Cassandra scrabbles at Roth’s fingers, but he’s so much stronger than she is, not exhausted and beaten and nauseous with pain. He straddles her, pinning her to the floor.
“Who are you screaming for?” He bares his teeth in a vicious smile. “No one’s coming for you, Cass. Let’s face it, who’s going to even notice you’re missing? Your bar friends? Your landlord? Hell, even your bookseller will just think you’ve given up.”
That’s your problem, Cassandra. You never want to commit.
Oh, but she has committed, she thinks wryly, even as the rest of her panics at the absence of oxygen. She did exactly what Chiron asked—and now she’s going to die for it, just like he did.
Her vision bleeds black spots as she drowns, airless. Her lungs burn. You have to hold on, Cassandra, she tells herself. But her grip on Roth’s fingers slacken, strength falling away.
She’ll never have a chance to tell Lowell that she’s sorry for lying to him. Never make it up to Byron. Never be more than a fuck-up and failure.
Around her, the river churns, rising from the stone floor.
Lady Fate emerges, her hair sleek and ink-black.
That enigmatic smile. That carefully cocked eyebrow.
Her hands, at once scaled and smooth, water pouring from them.
She looks down at Cassandra with an expression somewhere between pity and disappointment.

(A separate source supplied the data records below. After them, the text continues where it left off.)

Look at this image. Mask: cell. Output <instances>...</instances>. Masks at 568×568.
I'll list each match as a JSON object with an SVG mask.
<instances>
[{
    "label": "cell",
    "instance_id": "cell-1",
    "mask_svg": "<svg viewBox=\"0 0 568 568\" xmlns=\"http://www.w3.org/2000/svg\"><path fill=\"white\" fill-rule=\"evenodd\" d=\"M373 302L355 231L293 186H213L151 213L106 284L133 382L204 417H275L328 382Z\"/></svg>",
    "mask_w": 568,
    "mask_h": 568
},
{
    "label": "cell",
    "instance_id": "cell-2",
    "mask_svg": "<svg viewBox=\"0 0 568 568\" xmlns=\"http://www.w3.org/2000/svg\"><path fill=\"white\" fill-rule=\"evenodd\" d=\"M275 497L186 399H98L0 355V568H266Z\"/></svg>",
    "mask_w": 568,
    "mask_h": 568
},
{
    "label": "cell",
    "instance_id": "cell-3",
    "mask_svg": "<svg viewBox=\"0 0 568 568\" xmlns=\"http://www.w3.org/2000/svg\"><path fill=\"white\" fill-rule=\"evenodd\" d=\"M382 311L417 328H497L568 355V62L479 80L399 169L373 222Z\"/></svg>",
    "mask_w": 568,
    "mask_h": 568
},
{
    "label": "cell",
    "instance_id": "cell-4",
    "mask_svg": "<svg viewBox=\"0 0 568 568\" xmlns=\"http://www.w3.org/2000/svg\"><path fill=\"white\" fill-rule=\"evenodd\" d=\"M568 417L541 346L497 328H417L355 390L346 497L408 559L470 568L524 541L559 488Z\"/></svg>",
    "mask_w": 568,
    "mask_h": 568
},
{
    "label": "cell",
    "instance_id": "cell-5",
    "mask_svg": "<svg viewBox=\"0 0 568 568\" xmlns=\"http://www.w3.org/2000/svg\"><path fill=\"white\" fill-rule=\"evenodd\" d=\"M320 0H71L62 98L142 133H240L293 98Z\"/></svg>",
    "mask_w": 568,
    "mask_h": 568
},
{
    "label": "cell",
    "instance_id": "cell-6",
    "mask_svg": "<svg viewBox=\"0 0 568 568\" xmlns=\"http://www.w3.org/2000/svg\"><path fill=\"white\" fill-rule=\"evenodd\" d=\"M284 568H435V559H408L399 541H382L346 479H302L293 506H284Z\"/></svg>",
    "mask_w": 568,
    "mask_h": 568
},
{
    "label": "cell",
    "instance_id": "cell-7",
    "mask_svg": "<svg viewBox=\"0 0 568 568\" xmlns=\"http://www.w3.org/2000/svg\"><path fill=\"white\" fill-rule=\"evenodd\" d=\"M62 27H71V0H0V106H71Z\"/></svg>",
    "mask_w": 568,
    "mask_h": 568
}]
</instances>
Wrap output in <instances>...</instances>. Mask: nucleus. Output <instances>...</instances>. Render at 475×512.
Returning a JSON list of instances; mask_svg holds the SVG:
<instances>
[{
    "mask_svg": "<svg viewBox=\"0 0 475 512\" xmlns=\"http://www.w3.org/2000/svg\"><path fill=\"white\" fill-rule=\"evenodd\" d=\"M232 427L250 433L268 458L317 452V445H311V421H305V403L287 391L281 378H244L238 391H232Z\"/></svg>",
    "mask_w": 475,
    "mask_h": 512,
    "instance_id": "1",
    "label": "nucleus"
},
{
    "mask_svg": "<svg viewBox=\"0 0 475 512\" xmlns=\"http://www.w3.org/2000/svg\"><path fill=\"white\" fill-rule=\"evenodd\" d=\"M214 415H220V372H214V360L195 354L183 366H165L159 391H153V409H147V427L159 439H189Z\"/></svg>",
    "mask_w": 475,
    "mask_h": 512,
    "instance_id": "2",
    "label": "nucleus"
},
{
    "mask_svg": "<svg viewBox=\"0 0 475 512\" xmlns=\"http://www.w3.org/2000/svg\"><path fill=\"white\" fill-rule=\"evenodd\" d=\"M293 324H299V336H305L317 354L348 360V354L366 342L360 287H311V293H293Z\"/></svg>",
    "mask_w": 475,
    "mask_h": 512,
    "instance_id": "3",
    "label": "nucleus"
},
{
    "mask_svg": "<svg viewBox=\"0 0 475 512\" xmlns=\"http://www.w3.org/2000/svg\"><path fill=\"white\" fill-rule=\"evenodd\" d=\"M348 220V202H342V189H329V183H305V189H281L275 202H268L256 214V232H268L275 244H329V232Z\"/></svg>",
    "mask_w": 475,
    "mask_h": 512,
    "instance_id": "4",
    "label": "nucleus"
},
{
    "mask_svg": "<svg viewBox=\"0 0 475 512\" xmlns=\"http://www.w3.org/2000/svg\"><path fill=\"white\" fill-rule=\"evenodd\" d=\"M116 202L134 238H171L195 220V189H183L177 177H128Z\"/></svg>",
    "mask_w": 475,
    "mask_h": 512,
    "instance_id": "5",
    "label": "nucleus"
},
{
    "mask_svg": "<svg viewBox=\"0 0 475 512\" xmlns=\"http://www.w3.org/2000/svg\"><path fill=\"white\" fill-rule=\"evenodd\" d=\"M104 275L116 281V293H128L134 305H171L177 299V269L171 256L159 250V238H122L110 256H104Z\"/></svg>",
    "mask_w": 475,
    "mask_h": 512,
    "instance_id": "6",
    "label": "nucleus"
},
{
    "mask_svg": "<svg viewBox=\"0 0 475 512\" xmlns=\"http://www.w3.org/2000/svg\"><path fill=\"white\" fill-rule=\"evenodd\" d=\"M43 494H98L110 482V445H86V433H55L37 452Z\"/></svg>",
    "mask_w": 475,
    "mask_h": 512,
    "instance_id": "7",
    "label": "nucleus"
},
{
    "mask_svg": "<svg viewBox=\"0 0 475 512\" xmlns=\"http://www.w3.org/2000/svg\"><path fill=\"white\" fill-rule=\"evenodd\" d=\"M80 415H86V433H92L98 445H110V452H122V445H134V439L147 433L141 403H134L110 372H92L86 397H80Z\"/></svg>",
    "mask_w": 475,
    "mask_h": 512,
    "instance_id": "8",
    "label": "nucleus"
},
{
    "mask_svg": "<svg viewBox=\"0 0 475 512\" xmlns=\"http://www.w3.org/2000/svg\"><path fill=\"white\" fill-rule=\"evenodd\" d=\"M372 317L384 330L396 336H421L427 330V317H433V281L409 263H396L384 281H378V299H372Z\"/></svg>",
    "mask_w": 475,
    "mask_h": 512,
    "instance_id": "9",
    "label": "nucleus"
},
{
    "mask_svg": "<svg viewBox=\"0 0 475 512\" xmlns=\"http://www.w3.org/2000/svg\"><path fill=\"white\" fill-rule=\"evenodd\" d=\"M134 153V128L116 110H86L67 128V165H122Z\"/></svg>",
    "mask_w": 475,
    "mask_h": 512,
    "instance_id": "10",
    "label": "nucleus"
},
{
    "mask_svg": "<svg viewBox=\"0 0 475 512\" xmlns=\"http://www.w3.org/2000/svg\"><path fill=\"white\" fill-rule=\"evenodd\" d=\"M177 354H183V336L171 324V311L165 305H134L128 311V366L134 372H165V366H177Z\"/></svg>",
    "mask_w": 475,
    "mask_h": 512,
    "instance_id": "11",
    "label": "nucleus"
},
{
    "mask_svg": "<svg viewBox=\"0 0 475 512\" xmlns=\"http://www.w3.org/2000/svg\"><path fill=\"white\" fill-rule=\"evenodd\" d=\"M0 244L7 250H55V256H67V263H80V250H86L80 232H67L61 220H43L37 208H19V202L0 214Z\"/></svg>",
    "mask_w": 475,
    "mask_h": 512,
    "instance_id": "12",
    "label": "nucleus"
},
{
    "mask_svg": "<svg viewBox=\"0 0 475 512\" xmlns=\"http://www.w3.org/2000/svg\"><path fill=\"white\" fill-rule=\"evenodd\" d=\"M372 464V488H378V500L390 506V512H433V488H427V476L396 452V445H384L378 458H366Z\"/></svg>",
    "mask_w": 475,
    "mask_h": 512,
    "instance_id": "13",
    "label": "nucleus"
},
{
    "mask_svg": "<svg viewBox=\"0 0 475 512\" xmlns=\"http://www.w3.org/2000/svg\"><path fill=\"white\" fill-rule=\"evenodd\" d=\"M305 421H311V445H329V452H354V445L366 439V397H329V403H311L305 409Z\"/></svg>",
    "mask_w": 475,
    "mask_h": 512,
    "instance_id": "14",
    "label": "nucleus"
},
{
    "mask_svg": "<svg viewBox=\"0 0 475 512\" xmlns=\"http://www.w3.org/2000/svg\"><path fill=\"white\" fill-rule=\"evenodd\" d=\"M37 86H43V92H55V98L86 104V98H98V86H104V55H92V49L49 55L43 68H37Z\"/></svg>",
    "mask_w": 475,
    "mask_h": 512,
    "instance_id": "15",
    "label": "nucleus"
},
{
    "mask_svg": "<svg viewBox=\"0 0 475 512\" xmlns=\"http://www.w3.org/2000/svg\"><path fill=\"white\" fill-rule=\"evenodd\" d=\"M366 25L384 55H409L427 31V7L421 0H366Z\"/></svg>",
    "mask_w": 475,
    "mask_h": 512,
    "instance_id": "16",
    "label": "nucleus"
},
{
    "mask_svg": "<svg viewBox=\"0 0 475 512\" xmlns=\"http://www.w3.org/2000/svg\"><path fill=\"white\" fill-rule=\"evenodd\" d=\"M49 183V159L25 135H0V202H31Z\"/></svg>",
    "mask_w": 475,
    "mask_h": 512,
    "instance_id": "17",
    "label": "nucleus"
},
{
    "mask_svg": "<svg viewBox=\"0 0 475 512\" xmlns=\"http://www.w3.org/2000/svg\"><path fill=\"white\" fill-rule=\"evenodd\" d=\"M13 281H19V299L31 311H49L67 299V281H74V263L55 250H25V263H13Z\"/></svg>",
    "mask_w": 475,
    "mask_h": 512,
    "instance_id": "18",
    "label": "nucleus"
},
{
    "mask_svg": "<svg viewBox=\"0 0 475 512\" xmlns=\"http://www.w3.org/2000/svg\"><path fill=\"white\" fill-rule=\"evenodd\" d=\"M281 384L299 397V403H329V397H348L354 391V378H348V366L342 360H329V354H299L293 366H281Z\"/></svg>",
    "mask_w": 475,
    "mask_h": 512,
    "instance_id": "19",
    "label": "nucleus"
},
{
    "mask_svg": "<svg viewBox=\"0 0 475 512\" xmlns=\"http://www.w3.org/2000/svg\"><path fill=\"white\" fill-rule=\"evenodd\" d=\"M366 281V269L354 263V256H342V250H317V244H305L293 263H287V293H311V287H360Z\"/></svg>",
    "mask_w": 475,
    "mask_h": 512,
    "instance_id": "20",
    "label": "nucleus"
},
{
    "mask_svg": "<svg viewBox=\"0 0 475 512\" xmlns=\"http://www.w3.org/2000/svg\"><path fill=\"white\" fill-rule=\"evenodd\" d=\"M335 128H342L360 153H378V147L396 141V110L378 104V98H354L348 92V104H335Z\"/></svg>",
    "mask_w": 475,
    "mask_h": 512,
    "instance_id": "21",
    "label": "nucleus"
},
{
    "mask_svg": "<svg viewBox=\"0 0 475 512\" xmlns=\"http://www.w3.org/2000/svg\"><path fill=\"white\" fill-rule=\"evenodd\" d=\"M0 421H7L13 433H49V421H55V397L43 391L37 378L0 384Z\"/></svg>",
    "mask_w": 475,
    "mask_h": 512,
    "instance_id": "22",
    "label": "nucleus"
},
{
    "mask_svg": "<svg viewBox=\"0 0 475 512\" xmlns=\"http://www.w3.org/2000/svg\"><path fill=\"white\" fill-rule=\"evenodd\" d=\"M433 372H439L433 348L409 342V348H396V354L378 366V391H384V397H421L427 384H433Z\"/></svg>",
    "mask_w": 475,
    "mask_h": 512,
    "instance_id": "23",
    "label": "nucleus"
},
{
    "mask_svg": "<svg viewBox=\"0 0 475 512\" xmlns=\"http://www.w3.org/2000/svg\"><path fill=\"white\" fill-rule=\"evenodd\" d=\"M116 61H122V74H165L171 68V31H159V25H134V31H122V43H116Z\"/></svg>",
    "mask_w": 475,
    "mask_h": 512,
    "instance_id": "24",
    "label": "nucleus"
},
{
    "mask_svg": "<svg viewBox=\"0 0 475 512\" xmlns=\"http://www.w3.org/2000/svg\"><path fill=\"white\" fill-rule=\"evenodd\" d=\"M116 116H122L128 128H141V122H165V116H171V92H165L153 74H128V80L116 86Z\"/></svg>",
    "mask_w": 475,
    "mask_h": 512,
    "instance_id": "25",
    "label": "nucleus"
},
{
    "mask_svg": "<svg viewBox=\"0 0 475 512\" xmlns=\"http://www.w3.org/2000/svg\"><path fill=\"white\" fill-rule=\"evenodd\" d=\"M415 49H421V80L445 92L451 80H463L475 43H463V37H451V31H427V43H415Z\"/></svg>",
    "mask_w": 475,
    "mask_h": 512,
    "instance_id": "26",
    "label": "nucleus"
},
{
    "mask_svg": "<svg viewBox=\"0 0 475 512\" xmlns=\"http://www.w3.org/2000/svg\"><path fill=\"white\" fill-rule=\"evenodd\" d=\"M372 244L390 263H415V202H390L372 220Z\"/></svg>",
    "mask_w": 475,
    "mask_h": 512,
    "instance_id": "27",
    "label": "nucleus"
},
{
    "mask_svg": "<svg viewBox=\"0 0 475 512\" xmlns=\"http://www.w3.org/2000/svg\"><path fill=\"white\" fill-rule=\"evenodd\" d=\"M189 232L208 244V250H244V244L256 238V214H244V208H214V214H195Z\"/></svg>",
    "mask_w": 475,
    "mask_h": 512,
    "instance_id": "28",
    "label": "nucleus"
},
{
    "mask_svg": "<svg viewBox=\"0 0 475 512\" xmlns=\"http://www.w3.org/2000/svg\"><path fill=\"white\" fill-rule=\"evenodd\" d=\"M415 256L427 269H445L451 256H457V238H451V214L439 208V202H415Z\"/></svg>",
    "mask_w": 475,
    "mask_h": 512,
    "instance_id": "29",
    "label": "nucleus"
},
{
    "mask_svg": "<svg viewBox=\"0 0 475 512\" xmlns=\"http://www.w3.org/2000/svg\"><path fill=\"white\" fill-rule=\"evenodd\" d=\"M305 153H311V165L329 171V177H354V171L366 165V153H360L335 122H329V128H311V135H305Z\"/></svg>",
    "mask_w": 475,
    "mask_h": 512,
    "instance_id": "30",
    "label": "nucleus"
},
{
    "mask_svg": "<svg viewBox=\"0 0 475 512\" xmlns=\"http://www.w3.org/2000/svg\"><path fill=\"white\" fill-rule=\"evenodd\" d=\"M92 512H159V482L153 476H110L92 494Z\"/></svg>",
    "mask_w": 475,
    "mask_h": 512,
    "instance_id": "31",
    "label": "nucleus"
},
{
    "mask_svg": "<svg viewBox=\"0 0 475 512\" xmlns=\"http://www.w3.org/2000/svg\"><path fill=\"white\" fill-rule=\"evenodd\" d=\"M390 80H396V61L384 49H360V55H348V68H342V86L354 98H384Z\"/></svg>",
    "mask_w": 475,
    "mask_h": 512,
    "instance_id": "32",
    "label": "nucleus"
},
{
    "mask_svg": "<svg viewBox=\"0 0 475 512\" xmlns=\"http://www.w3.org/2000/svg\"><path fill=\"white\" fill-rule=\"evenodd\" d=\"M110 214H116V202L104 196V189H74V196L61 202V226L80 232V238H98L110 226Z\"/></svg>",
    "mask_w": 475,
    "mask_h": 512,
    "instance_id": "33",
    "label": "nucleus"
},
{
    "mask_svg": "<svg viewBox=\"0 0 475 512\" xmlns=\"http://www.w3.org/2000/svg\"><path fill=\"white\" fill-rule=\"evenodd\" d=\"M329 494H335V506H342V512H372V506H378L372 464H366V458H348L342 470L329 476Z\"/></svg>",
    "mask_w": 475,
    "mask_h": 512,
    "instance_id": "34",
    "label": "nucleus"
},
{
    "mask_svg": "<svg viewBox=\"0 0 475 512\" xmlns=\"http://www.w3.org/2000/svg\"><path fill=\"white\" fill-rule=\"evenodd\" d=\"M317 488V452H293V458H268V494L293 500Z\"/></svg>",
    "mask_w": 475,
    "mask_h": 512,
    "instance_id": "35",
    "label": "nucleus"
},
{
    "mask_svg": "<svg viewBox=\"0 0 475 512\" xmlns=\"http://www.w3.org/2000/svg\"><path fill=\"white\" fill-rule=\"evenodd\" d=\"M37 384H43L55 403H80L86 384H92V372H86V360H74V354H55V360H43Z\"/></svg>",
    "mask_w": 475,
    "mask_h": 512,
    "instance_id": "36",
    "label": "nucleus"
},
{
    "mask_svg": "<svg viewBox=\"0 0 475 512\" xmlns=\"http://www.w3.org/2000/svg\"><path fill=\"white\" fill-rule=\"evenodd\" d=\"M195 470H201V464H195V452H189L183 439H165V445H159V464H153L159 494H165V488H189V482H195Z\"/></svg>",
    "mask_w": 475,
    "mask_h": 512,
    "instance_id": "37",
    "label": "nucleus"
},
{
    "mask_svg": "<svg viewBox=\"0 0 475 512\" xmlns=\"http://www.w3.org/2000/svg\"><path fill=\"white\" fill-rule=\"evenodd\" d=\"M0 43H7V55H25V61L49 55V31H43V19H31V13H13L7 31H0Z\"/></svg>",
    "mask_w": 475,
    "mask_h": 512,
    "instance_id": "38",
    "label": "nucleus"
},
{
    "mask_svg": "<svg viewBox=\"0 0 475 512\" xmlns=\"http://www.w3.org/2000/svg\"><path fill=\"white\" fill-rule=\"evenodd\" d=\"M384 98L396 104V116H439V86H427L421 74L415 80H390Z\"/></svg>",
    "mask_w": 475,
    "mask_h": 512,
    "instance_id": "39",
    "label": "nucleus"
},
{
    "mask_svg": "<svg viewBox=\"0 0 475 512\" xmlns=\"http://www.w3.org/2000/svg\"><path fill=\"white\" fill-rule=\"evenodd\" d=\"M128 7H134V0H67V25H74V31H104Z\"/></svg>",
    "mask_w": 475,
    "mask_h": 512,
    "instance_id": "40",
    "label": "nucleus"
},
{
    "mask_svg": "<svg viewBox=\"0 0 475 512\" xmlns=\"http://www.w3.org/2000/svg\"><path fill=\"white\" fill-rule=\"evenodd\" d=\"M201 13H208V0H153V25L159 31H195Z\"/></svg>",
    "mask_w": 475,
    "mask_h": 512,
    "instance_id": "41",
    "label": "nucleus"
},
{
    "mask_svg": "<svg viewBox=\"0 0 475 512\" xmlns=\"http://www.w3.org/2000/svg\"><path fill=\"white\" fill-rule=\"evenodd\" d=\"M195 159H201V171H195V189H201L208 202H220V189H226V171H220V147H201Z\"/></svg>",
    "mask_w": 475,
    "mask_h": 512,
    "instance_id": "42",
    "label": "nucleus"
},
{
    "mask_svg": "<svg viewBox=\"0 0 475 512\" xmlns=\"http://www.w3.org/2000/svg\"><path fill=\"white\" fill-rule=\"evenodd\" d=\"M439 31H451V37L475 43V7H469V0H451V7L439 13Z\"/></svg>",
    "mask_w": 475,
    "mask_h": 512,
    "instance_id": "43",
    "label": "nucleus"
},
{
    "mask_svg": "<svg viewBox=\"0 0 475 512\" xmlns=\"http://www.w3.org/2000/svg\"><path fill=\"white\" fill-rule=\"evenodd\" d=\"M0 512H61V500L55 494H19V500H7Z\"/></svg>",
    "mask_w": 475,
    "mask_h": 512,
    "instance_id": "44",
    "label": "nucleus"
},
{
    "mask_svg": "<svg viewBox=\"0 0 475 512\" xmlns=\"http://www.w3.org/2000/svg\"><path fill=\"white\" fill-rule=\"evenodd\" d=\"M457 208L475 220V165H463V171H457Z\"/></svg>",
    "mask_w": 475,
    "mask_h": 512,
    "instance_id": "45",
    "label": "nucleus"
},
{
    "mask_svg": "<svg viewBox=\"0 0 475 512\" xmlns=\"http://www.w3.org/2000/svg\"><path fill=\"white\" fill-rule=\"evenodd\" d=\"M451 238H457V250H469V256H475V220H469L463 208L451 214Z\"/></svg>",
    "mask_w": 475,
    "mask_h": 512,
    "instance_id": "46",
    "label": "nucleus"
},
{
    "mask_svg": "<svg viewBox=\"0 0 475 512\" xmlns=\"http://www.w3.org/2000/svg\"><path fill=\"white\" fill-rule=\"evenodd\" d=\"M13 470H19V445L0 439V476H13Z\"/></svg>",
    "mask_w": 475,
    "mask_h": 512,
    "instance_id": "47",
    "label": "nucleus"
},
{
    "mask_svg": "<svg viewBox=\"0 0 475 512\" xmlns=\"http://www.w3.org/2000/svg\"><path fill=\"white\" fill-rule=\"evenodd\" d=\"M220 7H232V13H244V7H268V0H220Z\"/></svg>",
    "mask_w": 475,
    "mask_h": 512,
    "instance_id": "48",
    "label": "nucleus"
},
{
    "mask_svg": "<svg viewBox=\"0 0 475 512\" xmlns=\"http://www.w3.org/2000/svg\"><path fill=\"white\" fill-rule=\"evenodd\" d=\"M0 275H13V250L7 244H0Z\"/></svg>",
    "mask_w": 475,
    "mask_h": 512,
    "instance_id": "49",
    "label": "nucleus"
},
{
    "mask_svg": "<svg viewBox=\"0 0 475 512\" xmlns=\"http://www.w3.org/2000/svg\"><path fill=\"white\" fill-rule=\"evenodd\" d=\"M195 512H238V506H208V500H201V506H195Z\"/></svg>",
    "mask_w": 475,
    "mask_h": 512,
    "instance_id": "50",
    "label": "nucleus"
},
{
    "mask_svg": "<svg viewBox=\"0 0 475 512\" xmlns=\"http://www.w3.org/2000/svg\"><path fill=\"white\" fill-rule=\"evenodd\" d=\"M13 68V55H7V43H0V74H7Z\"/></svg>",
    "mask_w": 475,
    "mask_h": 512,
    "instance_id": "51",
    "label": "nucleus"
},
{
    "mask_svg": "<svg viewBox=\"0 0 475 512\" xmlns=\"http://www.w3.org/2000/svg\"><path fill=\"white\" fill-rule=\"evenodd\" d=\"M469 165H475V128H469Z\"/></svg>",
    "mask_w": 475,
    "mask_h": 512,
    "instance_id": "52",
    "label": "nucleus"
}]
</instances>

Cassandra would laugh if she wasn’t dying, and maybe even then, if she wasn’t rapidly running out of air. Even Lady Fate thought she could do better. What a thing, to disappoint the oldest storyteller.
Lady Fate presses a kiss to her forehead. Lips cold with the touch of death, or maybe Cassandra’s already beyond feeling anything. Her body bucks in response, then stops. The vestiges of her strength slip away.
Is this what Chiron saw, just before he died?
Somewhere nearby, a door slams open. Roth’s grip eases fractionally. Lady Fate winks, and the river vanishes all at once.
“What the fuck—” Roth starts.
And then he’s off her entirely, no longer pinning her to the floor.
Cassandra gasps, choking on air. Her chest spasms as she drags in lungful after lungful, throat burning.
Her pulse rushes in her ears. She attempts to sit up, before Roth can grab her again, but her muscles refuse to obey. She has to get up; she has to—
Hands pull her upright; a shock of blue in her peripheral vision. Now she knows she’s really dead. Because there’s no way Byron would have finagled her way here, to this miserable, lightless room. Not for someone like Cassandra.
“Cassandra? Oh my God, your face—your neck. That motherfucker!” Byron snaps towards two people wrestling on the floor. “Get him, Lowell!”
Her heart, still juddering, misses a beat.
Lowell?
If Byron shouldn’t be here, then Lowell is an outright impossibility. But he’s right there, tackling Roth to the ground, their bodies landing with a heavy thump.
“You… shouldn’t…” Cassandra’s voice is barely a whisper; her throat is like sandpaper, bruised from Roth’s fingers.
“Shouldn’t what? Beat the shit out of him?” Byron glances at them. “He deserves it. Let’s get out of here.”
Cassandra manages two steps before her legs give out from under her. Her head aches beyond exhaustion. Her eyes flutter, and the room briefly goes black.
“Oh, no, absolutely not.” Real panic tinges her voice. “Cassandra? Cassan—shit. Lowell!”
A glimpse of Lowell, shirt rumpled and torn. Blood bright across his face. And that expression on his face—
“I’m fine,” she mumbles.
Byron reaches for her, tries to pull her upright. But she is so very tired. Her thoughts keep swimming around the view in front of her: Lowell, his knuckles red and fisted, eyes black and furious; Roth, backing away with an expression she’s never seen on his face before—fear.
She closes her eyes again, and this time, it’s impossible to open them. A yelp, scrambling sounds, swearing. A chair, toppling over. Then footsteps, running towards her.
“Cassandra—listen to me, please.”
Another voice. Lowell’s, she thinks drowsily.
Then the river is pulling her under, setting aside her thoughts, her pain. Darkness swallows her.